With the banks cutting rates, is it the right time to switch your home loan?

The Reserve Bank of India recently cut its repo or lending rate by 50 basis points. This means that commercial banks in India can now lend at cheaper interest rates. This affects consumers like you who have taken out a loan.

It could prove particularly beneficial if you’ve paid a higher interest rate. You can now switch to lenders offering the same loans at reduced interest rates simply by asking for a home loan referral.

Discover the ways you can use this rate cut to improve the benefits of your existing home loan.

How do I make a switch?

Many banks have already started lowering their interest rates on loans and therefore the first step for you would be to contact your own bank and negotiate a lower interest rate on the amount you borrow.

If the banker agrees and lowers your interest rate from (say) 11.75% per year to 10.25% per year, the savings you accumulate would be much higher than what you are paying now. However, if negotiation doesn’t work out, you can turn to a new lender that offers a lower interest rate and increase your savings for years to come. Switching would also ensure that the amount you pay on your home loan in the form of EMI is also reduced.

You can apply for a home loan transfer, in which the balance of your home loan will be transferred to the new lending bank.

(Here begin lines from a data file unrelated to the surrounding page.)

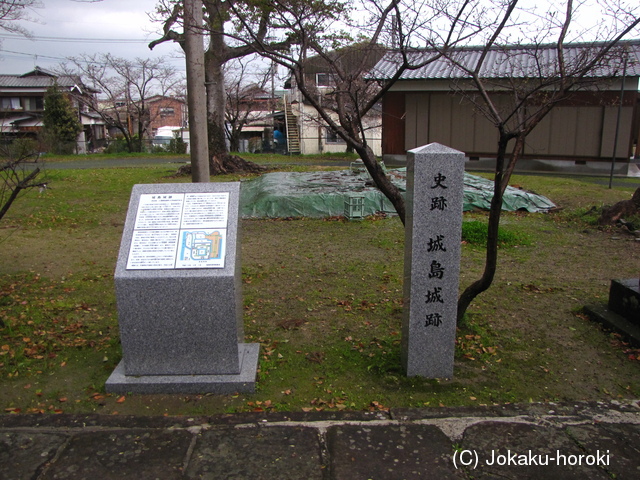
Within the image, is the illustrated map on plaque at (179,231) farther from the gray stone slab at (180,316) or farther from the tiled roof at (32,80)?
the tiled roof at (32,80)

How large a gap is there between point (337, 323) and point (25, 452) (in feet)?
10.4

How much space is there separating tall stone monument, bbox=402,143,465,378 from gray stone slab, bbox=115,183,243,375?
1456 millimetres

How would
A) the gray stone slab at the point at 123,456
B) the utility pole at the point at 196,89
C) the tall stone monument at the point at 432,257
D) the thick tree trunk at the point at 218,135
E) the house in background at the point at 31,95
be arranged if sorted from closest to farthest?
the gray stone slab at the point at 123,456
the tall stone monument at the point at 432,257
the utility pole at the point at 196,89
the thick tree trunk at the point at 218,135
the house in background at the point at 31,95

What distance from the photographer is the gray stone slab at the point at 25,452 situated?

It is important that a change is not necessary just because interest rates have fallen. You must consider how much you have already spent on your existing loan. If you have taken out a new loan, then it is better to make a switch at the very beginning.

This will make it easier for you to take advantage of any interest rate cuts. No matter how little you can save by switching, it’s always a good idea to implement it for your long-term savings goals.

What do I have to consider before switching?

Before you make the switch to your home loan, it’s important to analyze the cost and impact of the reduced interest rate on you as a consumer.

If your bank is willing to negotiate and lower interest rates, you can stay with your existing home loan. In this case, you need to consider the amount you have invested in the home loan. This would require you to calculate the total benefit you might get. Example: If you took out a loan of Rs. 50,000 at an interest rate of 11.50% but negotiated the same rate down to 10.25% you could save several lakhs.

It also makes a difference whether you check with the bank beforehand about the difference in interest rates for men and women, as many banks offer women-friendly programs. In such a scenario, a shift may not be necessary at all.

However, if your existing bank doesn’t lower interest rates and you find that you’re paying a higher interest rate when you think there are better options, you need to switch. The ultimate idea is to use falling interest rates to your advantage.

Will using this opportunity help me at all?

Since home loans tend to be large sums of money, it seems like a good opportunity to take advantage of rate cuts. When interest rates are lowered, there’s a good chance that either your EMI or the life of the loan will be reduced. Switching the home loan would be beneficial when you have a long term ahead of you, rather than when most of the term has expired.

It’s similar to reapplying for a new loan, so you need to consider all the factors before making a switch.

Repo rate cuts remain mostly flat; a key interest rate cut is seen as a great opportunity for the lending banks. Commercial banks mobilize a large amount of money in the market, and lowering interest rates would allow more people to borrow, which would benefit both themselves and the banks.

Above all, if changing your home loan seems like a tall order, negotiating a lower interest rate is a sure-fire way to reap benefits over the long term. The rate cuts can also help you reassess your saving ability and understand how much you’re actually investing in your home loan.

Some important points to remember

  • Before you switch or transfer your home loan to another bank, calculate and analyze the cost benefits and try to negotiate the interest rate over the life of the loan with your existing bank.
  • If your current system offers you a better long-term savings plan, stick with it.
  • Applying for a switch is like applying for a new loan; The sooner you can transfer the construction loan, the better the chances of saving even more money.
  • Do your research well, analyze your savings and the expenses you incur to pay interest. then transfer your home loan.

Rate cuts tend to benefit both the borrower and the lender. Make your switch keeping in mind the concepts you just read about; This way you will enjoy maximum benefits.